**TEXT:**
** begin **

The city may also face financial difficulties upon the 2027 sunset of Measure F, a quarter-cent sales tax approved by Capitola voters in 2016. The city council in April discussed placing a measure on the Nov. 5 ballot to extend the quarter-cent sales tax or replace it with a half-cent sales tax. 

The approved budget includes:

  • $30,000 to pave the McGregor Pump Track. The city hopes to pay $15,000 and attract a matching donation. The project already has $50,000 in city funding and donations. The dirt track constructed in 2016 requires frequent maintenance, said Capitola Public Works Director Jessica Kahn.
  • $15,000 for a study of the city’s boundaries and possible annexation of land within the city’s sphere of influence, including part of 41st Avenue. The money comes from the Santa Cruz Local Agency Formation Commission, which regulates city and district boundaries in Santa Cruz County. 
  • $621,000 for street repair from county Measure D and state SB 1 funds. Without heavy spending, city streets are set to deteriorate and require increasingly costly repairs, Kahn said. Capitola City Councilmember Joe Clarke said the city should prioritize street repair and maintenance. “It looks like we’re not in a good position,” he said.

** end **

**STATED PROBLEM 1:**
According to the budget text, what amount does the city hope to pay itself toward paving the McGregor Pump Track?
The entries have no connection to the budget text.

(Saved data entries)

** begin **

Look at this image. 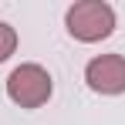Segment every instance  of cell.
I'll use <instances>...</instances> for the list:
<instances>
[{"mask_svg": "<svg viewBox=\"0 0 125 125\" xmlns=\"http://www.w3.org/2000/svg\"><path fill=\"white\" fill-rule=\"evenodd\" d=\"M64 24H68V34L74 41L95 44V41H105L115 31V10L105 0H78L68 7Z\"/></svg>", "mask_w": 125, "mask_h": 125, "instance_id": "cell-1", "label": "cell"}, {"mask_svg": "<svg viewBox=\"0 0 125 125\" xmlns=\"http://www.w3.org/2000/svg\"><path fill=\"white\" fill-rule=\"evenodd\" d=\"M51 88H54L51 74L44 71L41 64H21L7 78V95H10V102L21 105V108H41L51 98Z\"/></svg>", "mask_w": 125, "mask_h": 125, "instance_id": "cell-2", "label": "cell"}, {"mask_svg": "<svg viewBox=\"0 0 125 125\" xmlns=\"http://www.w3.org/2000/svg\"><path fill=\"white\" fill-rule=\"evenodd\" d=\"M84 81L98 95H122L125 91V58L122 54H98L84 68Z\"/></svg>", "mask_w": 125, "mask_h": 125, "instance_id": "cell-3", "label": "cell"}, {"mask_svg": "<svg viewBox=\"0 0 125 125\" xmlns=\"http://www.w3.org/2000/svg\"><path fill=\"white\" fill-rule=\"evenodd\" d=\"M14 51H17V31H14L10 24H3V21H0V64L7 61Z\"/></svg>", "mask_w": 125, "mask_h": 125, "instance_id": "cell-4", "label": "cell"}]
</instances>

** end **

**STATED PROBLEM 2:**
Pull out each line of the entries that contains the string "instances".

**COMPLETE RESPONSE 1:**
$15,000, with the hope of attracting a matching donation.

**COMPLETE RESPONSE 2:**
I'll use <instances>...</instances> for the list:
<instances>
</instances>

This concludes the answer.